As with all good hobbies, I went on a couple of tangents recently. While I was waiting for the new daughterboard, I decided to spend some time on speed improvements.
The first step was the easiest: I just doubled the clock speed from 50MHz to 100MHz. The external memory (SDRAM and SSRAM) had plenty of headroom, and I took the opportunity to parameterize all of the modules that use their own clock (SPI, I2C, UART, etc). That helped, but not enough. The memory operations were just too inefficient.
The next step was to add simple write FIFOs for memory modules. The idea here is that writes can return immediately because the CPU isn't expecting a response. If the CPU makes a read request, that read will stall until the write FIFO is empty, ensuring that there is consistency. I put this FIFO between the CPU and the memory controllers so that it woudl do the most good. It helped, but wasn't a game changer.
As most of you probably already know, SDRAM isn't particularly efficient at single word operations. You need to "open" a row of memory, do some operations, and then "close" it again. The overhead of the open and close operations is huge when you only do a single read or write, which is what I was doing up until this point.

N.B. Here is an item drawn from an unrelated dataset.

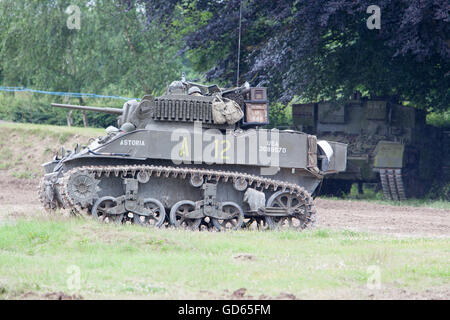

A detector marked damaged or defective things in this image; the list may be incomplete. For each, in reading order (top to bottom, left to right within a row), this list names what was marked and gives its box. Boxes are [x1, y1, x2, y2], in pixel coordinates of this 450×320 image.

rusty metal vehicle [39, 76, 348, 229]
rusty metal vehicle [292, 91, 442, 199]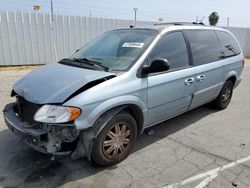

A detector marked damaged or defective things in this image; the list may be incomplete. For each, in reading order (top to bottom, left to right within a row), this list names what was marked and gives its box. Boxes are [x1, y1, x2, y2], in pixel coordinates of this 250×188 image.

By adjusting the cache memory system and the SDRAM controller, I was able to to enable pipeline operations, making memory access a lot more efficient. Since I already had the cache controller handling 4 words in a cache line, it wasn't particularly hard to enable a 4 word pipeline. The nice thing is that all of this is abstracted away from the CPU - it can still use single word operations and gave some of the benefits simply because the content gets into the cache memory more quickly. This and increasing the cache size to 4k words (from 1k) made a substantial difference in performance. I'm starting to use the Doom load time as my benchmark for these things, and I've now got it down to about 1m20s from program load to menu.
There are so many additional optimizations that I can still apply:
- Block memory transfer CPU instructions
- Improving the SDRAM controller to keep rows open longer and increase the time between refresh cycles
- Improve the SSRAM controller to handle burst operations (should help with frame rate)
I may tackle some of these in the near future.